LOL21 Aug 2012 04:52
It was left, not to a journalist, but to Solidarity deputy general secretary Gideon du Plessis to go and find out the actual figures. In a statement issued on Monday he reported "The adjusted total cost package of a Lonmin rock drill operator is approximately R10 500 a month, excluding bonuses." He added that "the rock drill operators and their representative union, Amcu, did not submit written demands nor declare a wage dispute, which is the norm in a process of collective bargaining."

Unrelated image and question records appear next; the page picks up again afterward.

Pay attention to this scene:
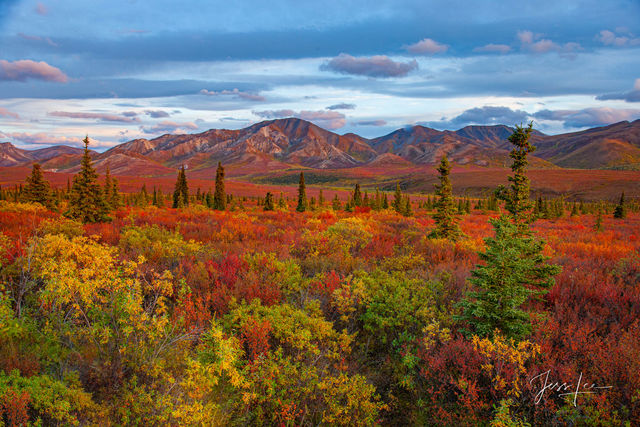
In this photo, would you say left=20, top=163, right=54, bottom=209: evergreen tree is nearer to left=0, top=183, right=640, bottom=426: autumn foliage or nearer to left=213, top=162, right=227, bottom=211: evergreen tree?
left=213, top=162, right=227, bottom=211: evergreen tree

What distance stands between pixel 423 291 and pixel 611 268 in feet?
21.0

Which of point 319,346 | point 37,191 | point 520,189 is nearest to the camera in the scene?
point 319,346

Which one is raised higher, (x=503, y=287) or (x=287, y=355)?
(x=503, y=287)

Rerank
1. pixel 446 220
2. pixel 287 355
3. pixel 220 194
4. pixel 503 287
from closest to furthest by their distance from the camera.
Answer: pixel 503 287 < pixel 287 355 < pixel 446 220 < pixel 220 194

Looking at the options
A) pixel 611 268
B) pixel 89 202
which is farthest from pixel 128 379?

In response to a separate query from Politicsweb Lonmin's Mark Munroe Executive Vice President of Mining, basically confirmed these amounts. He stated: "Lonmin's Rock Drill Operators earn in the region of R10,000 per month without bonus's and over R11,000 including bonus's. These levels are in line with those of our competitors and are before the wage hike of some 9% which will come into effect on 1 October 2012."
If this increase applies to the whole compensation package it would push gross earnings - with and without bonuses - to between R11 000 and R12 000 per month. The net income of rock drill operators may well be considerably less than this - after deductions - but this is the cost to company.
One has to ask why no-one in the world's media appear seem to have bothered to verify the R4 000 figure - or others they were given by disgruntled protestors - with either Lonmin or the National Union of Mineworkers (NUM), both of whom would have had it at hand. Given the critical nature of this information for any analysis of the strikers demands it seems like a very basic mistake.